Biocódices, junto a otros laboratorios e institutos científicos nacionales, participó durante 2020 del Proyecto Argentino Interinstitucional de genómica de SARS-CoV-2 (PAIS).
El objetivo general del proyecto fue analizar el genoma completo de las cepas del SARS-CoV-2 que circulan en Argentina para estudiar su origen y dispersión en el país, en el contexto de las cepas circulantes en Latinoamérica y el mundo, como así también analizar las mutaciones que pudieran afectar el diagnóstico, la transmisión y la virulencia del virus.
Para ello se realizó un muestreo inicial en todo el país de aproximadamente 1000 genomas de SARS-CoV-2. Las muestras obtenidas fueron secuenciadas por NGS y analizadas desde varios enfoques.

Biocódices fue uno de los nodos de secuenciación y  bioinformática. A continuación nos cuentan su experiencia y los objetivos logrados.

¨Lo que hicimos fue analizar secuencias genómicas de aproximadamente 100 muestras de SARS-COV-2 provenientes de diferentes centros de salud de nuestro país¨ explica Hernán Dopazo director científico. La descripción detallada de las mutaciones en el genoma del virus permitió caracterizar qué linajes del virus se encontraban en el país en ese momento.

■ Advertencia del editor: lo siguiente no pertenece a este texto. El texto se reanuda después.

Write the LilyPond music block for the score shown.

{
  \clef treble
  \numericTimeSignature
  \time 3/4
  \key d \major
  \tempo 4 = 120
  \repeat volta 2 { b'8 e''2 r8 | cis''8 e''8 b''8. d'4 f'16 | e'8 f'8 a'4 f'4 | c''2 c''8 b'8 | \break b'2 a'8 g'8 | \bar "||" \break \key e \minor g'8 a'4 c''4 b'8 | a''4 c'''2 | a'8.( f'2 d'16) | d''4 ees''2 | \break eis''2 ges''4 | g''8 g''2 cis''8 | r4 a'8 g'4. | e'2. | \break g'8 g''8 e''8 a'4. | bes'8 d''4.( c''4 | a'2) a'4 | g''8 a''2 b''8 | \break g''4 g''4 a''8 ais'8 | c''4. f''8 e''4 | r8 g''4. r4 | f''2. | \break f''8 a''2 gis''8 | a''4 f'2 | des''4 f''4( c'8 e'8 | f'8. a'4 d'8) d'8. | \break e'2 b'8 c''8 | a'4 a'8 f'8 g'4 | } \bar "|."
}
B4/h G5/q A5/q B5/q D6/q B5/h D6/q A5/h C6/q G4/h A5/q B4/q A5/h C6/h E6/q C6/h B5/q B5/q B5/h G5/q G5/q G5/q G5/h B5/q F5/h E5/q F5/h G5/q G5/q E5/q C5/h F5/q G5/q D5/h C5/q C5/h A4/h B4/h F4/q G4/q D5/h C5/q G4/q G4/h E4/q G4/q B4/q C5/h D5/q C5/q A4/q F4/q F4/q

 «En la secuenciación, obtuvimos el genoma completo del virus mediante el procesamiento de las muestras de ARN colectadas de pacientes infectados¨ comentó Jeremías Zubrzycki director del laboratorio. 
 ¨En bioinformática, colaboramos con la ejecución de un pipeline de análisis y visualización de datos que permitieron entender en detalle el rendimiento de diversos métodos de secuenciación, tipos de librerías genómicas  y la distribución de mutaciones de los diferentes linajes de SARS-COV 2 ¨ explicó Juan Manuel Berros, bioinformático y becario de CONICET en empresa que colaboró con este proyecto.